- [TRECHO DO TEXTO]
···
Os adultos no filme são encarados da mesma forma como Spielberg os via em ET. São criaturas estranhas e que pouco ou nada tem a acrescentar ao mundo dos adolescentes (ou pré, defina como quiser). Embora não os mostre da perspectiva forçada dos garotos (debaixo para cima, criando a sensação de que os adultos estão fora de quadro e portanto fora daquela realidade), tematicamente o "diálogo" é o mesmo.

Apenas dois personagens fogem a essa idéia. Jackson (Kyle Chandler), o pai de Joe, que representa a lei e a ordem em meio ao caos perpetrado em sua cidade e Louis (Ron Eldard), o pai de Alice, que surge como o bruto com coração mole como disse acima, mas que vai se tornando importante para a trama. Jackson é uma versão atualizada do personagem de Roy Scheider em Tubarão, que questiona a versão oficial e pacificadora das ditas autoridades legais, embora ele mesmo seja uma autoridade.


Outra característica que referencia as produções do período em que o filme se passa (e até alguns mais recentes) é o uso primoroso do som para criar tensão e desenvolver uma sequencia de ação. Homenageando Contatos Imediatos, ou ET, J.J. Abrams e equipe realizam proezas ao utilizar de maneira mais que eficiente esse elemento que muitos cineastas encaram apenas como veiculo para explosões sem sentido. As explosões de Super 8 - e elas são várias - além de fazerem sentido para a narrativa, são brilhantemente realizadas e o som amplifica ainda mais cada uma delas. A primeira grande sequencia que envolve um acidente de trem, fará - seguramente - a sala de cinema em que o leitor estiver vendo esse filme chacoalhar, tamanho acerto técnico em impactar o espectador. Em outro trecho (o que homenageia Contatos Imediatos) o som nos informa antecipadamente que um determinado personagem será atacado em um posto de gasolina de maneira sutil e bastante eficiente.
···
Por favor, prossiga a crítica sobre o filme Super 8 a partir da última frase apresentada.
···
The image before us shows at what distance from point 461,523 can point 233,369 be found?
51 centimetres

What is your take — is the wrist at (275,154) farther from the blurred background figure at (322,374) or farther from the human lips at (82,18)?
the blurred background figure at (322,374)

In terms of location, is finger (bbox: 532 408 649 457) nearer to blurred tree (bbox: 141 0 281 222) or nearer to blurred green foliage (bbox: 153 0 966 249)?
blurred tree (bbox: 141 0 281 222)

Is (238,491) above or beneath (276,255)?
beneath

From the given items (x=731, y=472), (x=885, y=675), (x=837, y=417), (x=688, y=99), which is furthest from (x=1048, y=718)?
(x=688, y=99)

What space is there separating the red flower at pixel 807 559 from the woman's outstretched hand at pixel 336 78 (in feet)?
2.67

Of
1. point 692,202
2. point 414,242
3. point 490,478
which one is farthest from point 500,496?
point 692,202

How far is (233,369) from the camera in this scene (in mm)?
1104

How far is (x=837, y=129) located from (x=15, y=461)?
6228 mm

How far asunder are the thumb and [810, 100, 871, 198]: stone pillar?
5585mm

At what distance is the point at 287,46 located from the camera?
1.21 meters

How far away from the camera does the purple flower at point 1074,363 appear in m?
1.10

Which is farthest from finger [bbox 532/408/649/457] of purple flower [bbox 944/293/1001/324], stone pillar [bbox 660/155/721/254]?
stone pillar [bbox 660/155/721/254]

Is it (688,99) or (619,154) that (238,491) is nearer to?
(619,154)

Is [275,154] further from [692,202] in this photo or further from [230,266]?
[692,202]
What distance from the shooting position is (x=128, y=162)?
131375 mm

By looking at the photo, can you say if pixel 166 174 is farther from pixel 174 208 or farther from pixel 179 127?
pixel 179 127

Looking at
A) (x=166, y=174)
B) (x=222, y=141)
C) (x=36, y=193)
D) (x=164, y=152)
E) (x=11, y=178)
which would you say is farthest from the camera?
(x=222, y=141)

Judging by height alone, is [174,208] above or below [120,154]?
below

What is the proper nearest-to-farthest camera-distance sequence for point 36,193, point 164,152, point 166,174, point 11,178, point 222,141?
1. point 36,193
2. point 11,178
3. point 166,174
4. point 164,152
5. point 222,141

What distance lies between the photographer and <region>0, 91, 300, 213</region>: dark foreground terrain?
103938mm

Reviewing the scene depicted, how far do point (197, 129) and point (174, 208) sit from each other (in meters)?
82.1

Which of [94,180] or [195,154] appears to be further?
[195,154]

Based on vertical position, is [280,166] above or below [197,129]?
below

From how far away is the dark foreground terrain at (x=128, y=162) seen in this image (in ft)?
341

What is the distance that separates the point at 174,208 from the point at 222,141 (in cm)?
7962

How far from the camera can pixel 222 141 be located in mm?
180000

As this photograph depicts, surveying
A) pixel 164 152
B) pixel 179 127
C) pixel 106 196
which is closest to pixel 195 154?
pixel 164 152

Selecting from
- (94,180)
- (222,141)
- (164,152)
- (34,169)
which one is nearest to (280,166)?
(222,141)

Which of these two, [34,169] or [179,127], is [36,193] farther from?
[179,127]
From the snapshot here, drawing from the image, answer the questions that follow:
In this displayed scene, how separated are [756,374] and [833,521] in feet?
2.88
···
- [RESPOSTA DO EXERCÍCIO]
Assim como em Star Trek, a fotografia de Super 8 abusa dos flares (exposição dos reflexos na película), o que é quase uma assinatura em filme do diretor. As luzes e as contraluzes têm papel fundamental em seus filmes, e aqui além de abusar desse recurso característico de sua filmografia, ele ainda sabe contar sua história com segurança sem abusar de "invencionismos". Larry Fong, depois do "estágio" com Zack Snyder (com quem fez 300, Watchmen e Sucker Punch), aqui surge mais contido (ainda bem), ilustrando com enorme qualidade as idéias de Abrams. Nas seqüências de ação é bastante seguro e não cai na vala comum (e um tanto chata) da câmera na mão, apostando em dar escopo, criando planos grandiosos para ilustrar a idéia de batalha campal. Também acerta na granulação que fica num misto entre a homenagem e a noção de que está fazendo um filme em 2011, e na forma criativa de ilustrar o tal mistério que envolve o acidente de trem.


J.J. ,nas seqüências de ação, consegue mostrar ao espectador tudo o que ocorre em tela sem confundir o espectador. Também mantém os seus característicos travellings circulares e sua tendência a misturar uma sequencia musical emocional com uma cena de explosão (nos moldes do nascimento do capitão Kirk em Star Trek). J.J. mostra aqui que é sim um diretor de cinema (e que Star Trek não fora um acidente), sabendo escolher seus planos com cautela e que tem olho para escolher atores jovens (uma nova qualidade a ser explorada). Outra qualidade cada vez mais clara é sua habilidade para montar suas seqüências de forma mais que compreensível, tornando-as dinâmicas, sem apelar para o piscou-perdeu ou a clipagem, ainda, tão na moda em seqüências de ação. As montadoras Maryann Brandon (da série Alias, Missão Impossível 3, Como Treinar seu Dragão, Kung Fu Panda 2 e Star Trek) e Mary Jo Markey (das séries LOST e Alias, Missão Impossível 3 e Star Trek) conduzem o trem desgovernado com freios de aço. O grande destaque vai para as sucessivas - e funcionais - seqüências de suspense que o filme apresenta. Minha favorita é a do ônibus em fuga, que mistura humor, suspense, ação e horror sem errar na mistura.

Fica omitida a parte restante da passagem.